Cojo la blusa del armario, la mítica de mi niñez, la de la publicidad de Rosado de Navarra, y me abrazo a ella porque estoy asustado. Siempre que tengo pánico me refugio en la infancia para buscar consuelo y me susurra aquel niño, casi como una nana, cada estrofa del himno que aprendí entonces para dominar el balón que palpita con brío arrollador en mitad del pecho. Valiente y luchador, me repito. No dejes de luchar. Aúpa Osasuna, que tú sabes triunfar.

Al lío. Arranco el coche, enfilo el túnel y salgo a la calle. Los focos me dan de lleno en la cara. Yo también estoy convocado. La semifinal se juega en cada uno. El once de Osasuna hoy somos todos.

Se pone el sol por Echauri, fuerte y rojo es color, y sale una luna más grande aún por el Pirineo, una luna roncalesa, solida como un roble montañés, justo enfrente. Un azul tan intenso que trasparenta alfombra el cielo con los dos astros alineados. Ataque celeste, pienso, como el último disco del Columpio Asesino. No puede sonar mejor la cosa y le meto fuego al volumen mientras voy recorriendo pausadamente la ciudad.

Hoy desde arriba se ve todo, ni una nube, los ausentes están de enhorabuena. Hoy sí que vibra en ti Navarra entera, y eterna, donde quiera que estés.

Radiante y fresca la tarde, como nos gusta en Pamplona. Montamos las mesas, abrimos el vino... de la Ribera, calentamos las magras con tomate. Se llenan las gradas, sillas, el sofá, incluso el suelo, de hinchas que gritan sin cesar. Suena la alineación en el salón de la casa de un colega donde estamos ya todos concentrados. Ruge la parroquia, el público entusiasta, una bandera de Osasuna en el balcón ondea.

Comienza el partido, nuestra labor ya está hecha, los jugadores nos cogen el relevo y se acelera el rectángulo de juego que es la tele.

Era de esperar. Iñaki Williams, al que siempre le estoy afeando que no mete un gol al arco iris, tenía que rompernos la noche y la estampa preciosa de astros que había compuesto durante toda la tarde mirando al cielo, con una mística que no creía ya tener en mí.
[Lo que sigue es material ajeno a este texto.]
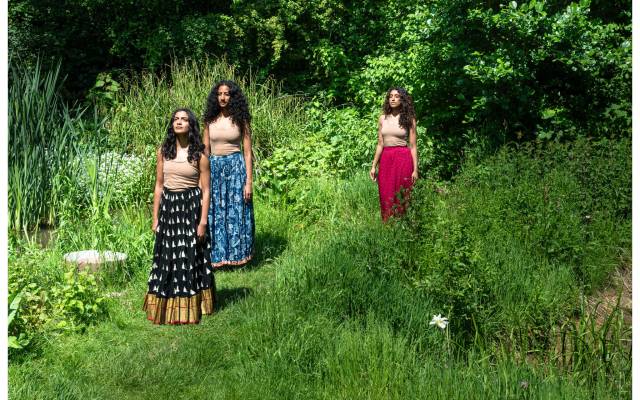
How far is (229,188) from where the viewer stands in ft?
23.7

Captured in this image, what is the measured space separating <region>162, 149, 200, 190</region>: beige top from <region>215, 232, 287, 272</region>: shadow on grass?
1583 mm

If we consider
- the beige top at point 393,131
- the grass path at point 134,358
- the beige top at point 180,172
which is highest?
the beige top at point 393,131

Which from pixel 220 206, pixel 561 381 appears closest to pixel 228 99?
pixel 220 206

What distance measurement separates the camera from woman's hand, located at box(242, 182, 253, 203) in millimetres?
7156

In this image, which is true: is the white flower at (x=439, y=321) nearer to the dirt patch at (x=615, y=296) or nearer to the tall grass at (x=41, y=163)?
the dirt patch at (x=615, y=296)

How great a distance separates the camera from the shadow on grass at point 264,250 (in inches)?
288

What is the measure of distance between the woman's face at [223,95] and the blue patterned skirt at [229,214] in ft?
1.59

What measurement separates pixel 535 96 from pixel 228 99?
434 centimetres

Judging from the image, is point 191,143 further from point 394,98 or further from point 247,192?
point 394,98

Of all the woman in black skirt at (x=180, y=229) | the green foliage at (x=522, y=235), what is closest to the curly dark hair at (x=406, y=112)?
the green foliage at (x=522, y=235)

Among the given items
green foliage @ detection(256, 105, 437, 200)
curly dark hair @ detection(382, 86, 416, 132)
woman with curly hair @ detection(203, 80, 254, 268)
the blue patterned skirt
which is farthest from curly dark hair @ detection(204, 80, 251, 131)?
green foliage @ detection(256, 105, 437, 200)

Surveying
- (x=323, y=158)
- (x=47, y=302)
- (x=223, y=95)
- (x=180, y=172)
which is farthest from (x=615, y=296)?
(x=323, y=158)

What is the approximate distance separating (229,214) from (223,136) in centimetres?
69

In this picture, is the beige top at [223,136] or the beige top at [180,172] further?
the beige top at [223,136]
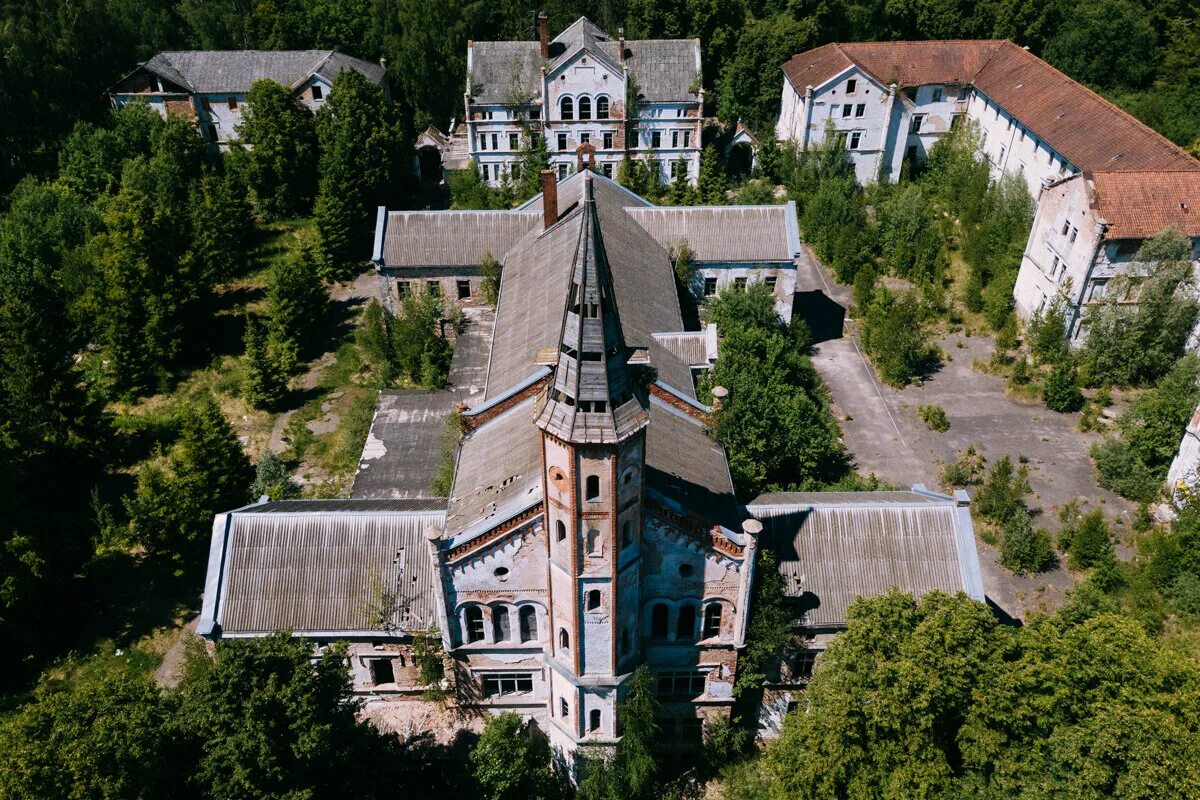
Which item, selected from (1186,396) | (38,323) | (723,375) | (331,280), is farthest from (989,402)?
(38,323)

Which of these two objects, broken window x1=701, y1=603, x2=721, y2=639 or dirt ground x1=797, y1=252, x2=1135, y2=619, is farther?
dirt ground x1=797, y1=252, x2=1135, y2=619

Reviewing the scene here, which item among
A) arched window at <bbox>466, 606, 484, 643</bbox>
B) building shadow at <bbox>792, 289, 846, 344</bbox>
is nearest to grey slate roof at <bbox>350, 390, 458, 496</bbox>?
arched window at <bbox>466, 606, 484, 643</bbox>

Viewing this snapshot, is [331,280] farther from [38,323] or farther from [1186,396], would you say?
[1186,396]

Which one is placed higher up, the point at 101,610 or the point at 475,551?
the point at 475,551

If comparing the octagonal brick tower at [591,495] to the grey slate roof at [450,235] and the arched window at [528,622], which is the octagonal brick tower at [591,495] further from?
the grey slate roof at [450,235]

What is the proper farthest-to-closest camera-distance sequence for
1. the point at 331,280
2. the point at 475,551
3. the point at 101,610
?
the point at 331,280, the point at 101,610, the point at 475,551

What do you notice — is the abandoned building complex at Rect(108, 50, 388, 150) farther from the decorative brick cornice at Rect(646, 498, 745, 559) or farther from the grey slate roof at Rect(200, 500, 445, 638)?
the decorative brick cornice at Rect(646, 498, 745, 559)
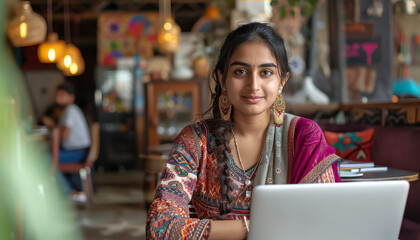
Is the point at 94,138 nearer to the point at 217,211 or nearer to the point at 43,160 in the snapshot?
the point at 43,160

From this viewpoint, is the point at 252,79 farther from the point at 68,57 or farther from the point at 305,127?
the point at 68,57

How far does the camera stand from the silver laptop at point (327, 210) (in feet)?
3.31

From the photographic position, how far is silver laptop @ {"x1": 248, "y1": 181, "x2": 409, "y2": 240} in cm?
101

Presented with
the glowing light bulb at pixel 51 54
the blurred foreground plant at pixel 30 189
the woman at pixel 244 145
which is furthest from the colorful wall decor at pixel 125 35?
the woman at pixel 244 145

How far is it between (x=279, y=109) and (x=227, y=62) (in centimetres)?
25

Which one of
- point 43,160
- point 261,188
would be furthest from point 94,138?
point 261,188

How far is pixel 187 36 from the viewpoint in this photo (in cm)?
1048

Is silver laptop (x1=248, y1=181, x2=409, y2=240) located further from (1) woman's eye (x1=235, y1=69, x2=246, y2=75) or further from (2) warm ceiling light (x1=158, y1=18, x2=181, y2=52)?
(2) warm ceiling light (x1=158, y1=18, x2=181, y2=52)

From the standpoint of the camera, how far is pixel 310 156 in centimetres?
159

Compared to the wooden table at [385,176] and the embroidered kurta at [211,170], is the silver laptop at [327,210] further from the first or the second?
the wooden table at [385,176]

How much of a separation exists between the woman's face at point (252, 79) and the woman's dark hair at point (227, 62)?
3 centimetres

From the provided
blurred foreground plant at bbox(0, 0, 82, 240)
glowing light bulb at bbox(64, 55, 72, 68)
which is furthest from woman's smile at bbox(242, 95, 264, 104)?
glowing light bulb at bbox(64, 55, 72, 68)

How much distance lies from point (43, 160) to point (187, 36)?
5184mm

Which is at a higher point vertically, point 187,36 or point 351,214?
point 187,36
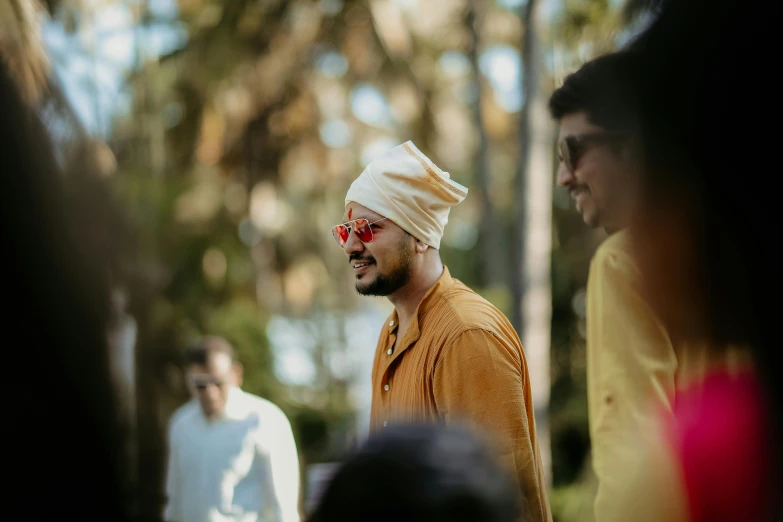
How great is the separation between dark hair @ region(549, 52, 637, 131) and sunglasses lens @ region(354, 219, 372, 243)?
0.96m

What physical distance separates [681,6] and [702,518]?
805mm

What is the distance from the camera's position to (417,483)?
4.13ft

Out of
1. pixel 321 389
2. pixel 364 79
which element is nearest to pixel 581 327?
pixel 321 389

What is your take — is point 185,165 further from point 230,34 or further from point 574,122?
point 574,122

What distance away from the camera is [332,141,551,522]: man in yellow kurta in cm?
286

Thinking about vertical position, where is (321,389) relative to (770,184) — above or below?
below

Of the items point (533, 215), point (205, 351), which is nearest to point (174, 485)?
point (205, 351)

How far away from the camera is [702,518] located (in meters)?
1.48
Maldito destino.

Se nos hizo de noche, oscura, noche cerrada, ni una estrella titila, en un instante demasiado pronto. Siempre todas las desgracias ocurren demasiado pronto. Mi fatalismo me metió en la cueva de la que ya no saldría, ensimismado, hasta el final de un partido que fue tan bello como feo.

Y entonces se nos presentó de nuevo el prodigio. En ese minuto de la prórroga que hace años tiene ya el nombre de Iniesta, en el único estadio del mundo donde le pitaban, la afición local se quedó muda. El camino más directo para descubrir qué es el karma es ver un partido de fútbol.

Aimar Oroz, cantera, se retira sustituido por Pablo Ibáñez, cantera, para dejar otro año más a Iñigo Martínez sin títulos, cartera, que lo compraron por una cifra demencial y así poder huir de la Real Sociedad, como él dijo, para ganarlos. Más karma. Sobredosis.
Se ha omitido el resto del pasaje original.